Given exercise A: In the Bristol, Connecticut post, what amusement park is the skyscraper near?
Given exercise B: Reproduce the Bristol, Connecticut post word for word, between "Posted by Chris" and "it, I’m afraid.", inclusive.
Given exercise C: Check each statement against the Bristol, Connecticut post and mark it yes or no, quoting the words that decide it. (i) The writer knows what the skyscraper is used for. (ii) ESPN is located in the same area. (iii) The tallest rides at the amusement park are easy to see from a distance.

Posted by Chris in , , ,

Central Park

There is a skyscraper in Bristol, Connecticut, and I don’t know what it’s for, or what it does, besides stand there and look out of place. It is near tiny Lake Compounce amusement park, tucked away next to a (no kidding) lake in between some hills, so that you can’t really see even the tallest rides unless you’re right on top of it. ESPN is also in this area, and so the satellite dishes and the network’s big “campus” make for an unusual sight, but somehow it looks strangely appropriate where it is, in one of the more rural parts of the suburb. I don’t know, it’s so stretched out, like the kind of thing you’d describe as a compound. And something about those big dishes I associate with farms. Who the hell knows why. I just looks farmy and you’ll have to take my word for it, I’m afraid.

(Dataset entries)

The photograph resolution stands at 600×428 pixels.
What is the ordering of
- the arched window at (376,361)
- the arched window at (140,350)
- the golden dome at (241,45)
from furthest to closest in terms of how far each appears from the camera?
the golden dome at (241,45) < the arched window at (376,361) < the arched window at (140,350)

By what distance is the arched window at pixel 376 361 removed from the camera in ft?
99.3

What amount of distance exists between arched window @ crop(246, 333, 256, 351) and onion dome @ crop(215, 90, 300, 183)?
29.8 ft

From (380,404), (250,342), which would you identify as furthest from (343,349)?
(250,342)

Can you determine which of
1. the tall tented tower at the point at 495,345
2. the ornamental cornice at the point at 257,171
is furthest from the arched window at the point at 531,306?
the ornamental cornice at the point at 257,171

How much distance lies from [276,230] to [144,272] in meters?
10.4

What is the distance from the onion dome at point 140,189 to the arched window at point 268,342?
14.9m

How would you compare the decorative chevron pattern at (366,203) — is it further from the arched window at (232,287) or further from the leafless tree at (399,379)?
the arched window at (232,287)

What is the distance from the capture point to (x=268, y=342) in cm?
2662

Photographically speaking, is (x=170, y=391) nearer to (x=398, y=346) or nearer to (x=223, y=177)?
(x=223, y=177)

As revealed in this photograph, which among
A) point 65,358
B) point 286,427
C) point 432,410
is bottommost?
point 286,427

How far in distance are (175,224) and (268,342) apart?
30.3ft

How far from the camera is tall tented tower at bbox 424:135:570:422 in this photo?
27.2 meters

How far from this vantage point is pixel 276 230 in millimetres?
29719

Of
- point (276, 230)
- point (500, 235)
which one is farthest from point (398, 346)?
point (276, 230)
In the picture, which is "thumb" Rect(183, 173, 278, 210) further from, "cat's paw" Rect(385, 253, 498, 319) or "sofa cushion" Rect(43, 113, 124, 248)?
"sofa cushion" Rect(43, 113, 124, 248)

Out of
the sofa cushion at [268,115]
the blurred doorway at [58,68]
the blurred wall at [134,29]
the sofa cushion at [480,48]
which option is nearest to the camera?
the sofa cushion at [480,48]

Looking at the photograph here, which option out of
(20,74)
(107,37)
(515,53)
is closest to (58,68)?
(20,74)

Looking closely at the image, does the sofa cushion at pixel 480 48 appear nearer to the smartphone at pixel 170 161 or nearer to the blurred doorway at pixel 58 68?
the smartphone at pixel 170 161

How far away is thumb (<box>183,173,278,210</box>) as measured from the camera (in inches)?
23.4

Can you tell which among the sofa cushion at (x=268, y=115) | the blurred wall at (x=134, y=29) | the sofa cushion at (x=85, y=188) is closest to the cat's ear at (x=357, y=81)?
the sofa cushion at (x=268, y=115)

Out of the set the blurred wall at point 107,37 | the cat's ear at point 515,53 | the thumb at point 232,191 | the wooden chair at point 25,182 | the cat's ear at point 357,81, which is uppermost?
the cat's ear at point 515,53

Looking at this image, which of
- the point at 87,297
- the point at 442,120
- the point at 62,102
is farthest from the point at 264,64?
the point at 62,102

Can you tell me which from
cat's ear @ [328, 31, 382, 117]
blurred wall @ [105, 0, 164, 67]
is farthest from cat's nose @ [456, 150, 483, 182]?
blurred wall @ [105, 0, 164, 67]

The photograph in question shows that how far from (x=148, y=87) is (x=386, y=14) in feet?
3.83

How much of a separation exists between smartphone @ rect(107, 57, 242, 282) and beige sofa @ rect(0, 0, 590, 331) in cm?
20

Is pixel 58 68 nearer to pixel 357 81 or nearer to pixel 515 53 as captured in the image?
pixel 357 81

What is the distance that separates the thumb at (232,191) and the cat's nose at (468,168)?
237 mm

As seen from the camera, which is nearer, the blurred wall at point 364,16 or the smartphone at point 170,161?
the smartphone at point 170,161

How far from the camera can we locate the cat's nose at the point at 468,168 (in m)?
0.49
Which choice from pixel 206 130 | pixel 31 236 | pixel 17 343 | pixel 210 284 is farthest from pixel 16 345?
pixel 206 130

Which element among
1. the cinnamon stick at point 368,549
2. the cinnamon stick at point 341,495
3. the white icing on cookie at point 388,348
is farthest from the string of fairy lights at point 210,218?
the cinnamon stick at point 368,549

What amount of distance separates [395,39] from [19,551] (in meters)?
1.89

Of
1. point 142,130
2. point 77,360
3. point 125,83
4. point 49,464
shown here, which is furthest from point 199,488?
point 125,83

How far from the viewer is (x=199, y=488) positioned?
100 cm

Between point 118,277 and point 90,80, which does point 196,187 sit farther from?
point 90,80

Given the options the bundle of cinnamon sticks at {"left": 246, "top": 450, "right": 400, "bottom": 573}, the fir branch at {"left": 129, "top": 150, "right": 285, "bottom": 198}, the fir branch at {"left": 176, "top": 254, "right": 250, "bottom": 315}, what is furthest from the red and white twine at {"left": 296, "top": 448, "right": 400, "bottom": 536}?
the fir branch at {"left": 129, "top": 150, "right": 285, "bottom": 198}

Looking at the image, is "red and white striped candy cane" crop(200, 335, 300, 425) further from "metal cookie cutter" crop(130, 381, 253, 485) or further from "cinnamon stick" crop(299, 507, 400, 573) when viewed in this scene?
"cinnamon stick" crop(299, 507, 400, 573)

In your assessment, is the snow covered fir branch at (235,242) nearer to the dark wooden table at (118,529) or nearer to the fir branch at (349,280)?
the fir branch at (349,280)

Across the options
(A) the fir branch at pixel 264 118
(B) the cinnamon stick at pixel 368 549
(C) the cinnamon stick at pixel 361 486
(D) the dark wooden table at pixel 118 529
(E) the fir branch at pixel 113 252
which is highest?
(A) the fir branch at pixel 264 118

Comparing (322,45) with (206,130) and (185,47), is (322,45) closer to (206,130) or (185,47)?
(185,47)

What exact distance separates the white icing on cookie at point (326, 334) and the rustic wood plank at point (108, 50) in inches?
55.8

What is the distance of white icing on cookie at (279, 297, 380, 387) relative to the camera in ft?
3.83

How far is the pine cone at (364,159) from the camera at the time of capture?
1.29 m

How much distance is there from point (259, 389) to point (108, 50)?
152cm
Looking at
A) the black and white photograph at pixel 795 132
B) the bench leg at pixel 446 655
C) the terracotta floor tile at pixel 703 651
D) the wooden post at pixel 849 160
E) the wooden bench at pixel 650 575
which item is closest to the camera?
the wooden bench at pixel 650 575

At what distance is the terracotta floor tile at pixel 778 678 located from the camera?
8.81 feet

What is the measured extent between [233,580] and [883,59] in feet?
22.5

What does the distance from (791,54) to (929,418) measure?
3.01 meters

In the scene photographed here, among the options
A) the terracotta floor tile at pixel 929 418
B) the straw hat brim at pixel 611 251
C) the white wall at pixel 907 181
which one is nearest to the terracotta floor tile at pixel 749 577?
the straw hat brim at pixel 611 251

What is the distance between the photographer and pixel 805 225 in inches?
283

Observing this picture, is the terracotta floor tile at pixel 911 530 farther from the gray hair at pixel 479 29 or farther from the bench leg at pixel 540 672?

Correct output A: Lake Compounce

Correct output B:
Posted by Chris in , , ,

Central Park

There is a skyscraper in Bristol, Connecticut, and I don’t know what it’s for, or what it does, besides stand there and look out of place. It is near tiny Lake Compounce amusement park, tucked away next to a (no kidding) lake in between some hills, so that you can’t really see even the tallest rides unless you’re right on top of it. ESPN is also in this area, and so the satellite dishes and the network’s big “campus” make for an unusual sight, but somehow it looks strangely appropriate where it is, in one of the more rural parts of the suburb. I don’t know, it’s so stretched out, like the kind of thing you’d describe as a compound. And something about those big dishes I associate with farms. Who the hell knows why. I just looks farmy and you’ll have to take my word for it, I’m afraid.

Correct output C:
(i) No: "I don’t know what it’s for, or what it does"
(ii) Yes: "ESPN is also in this area"
(iii) No: "you can’t really see even the tallest rides unless you’re right on top of it"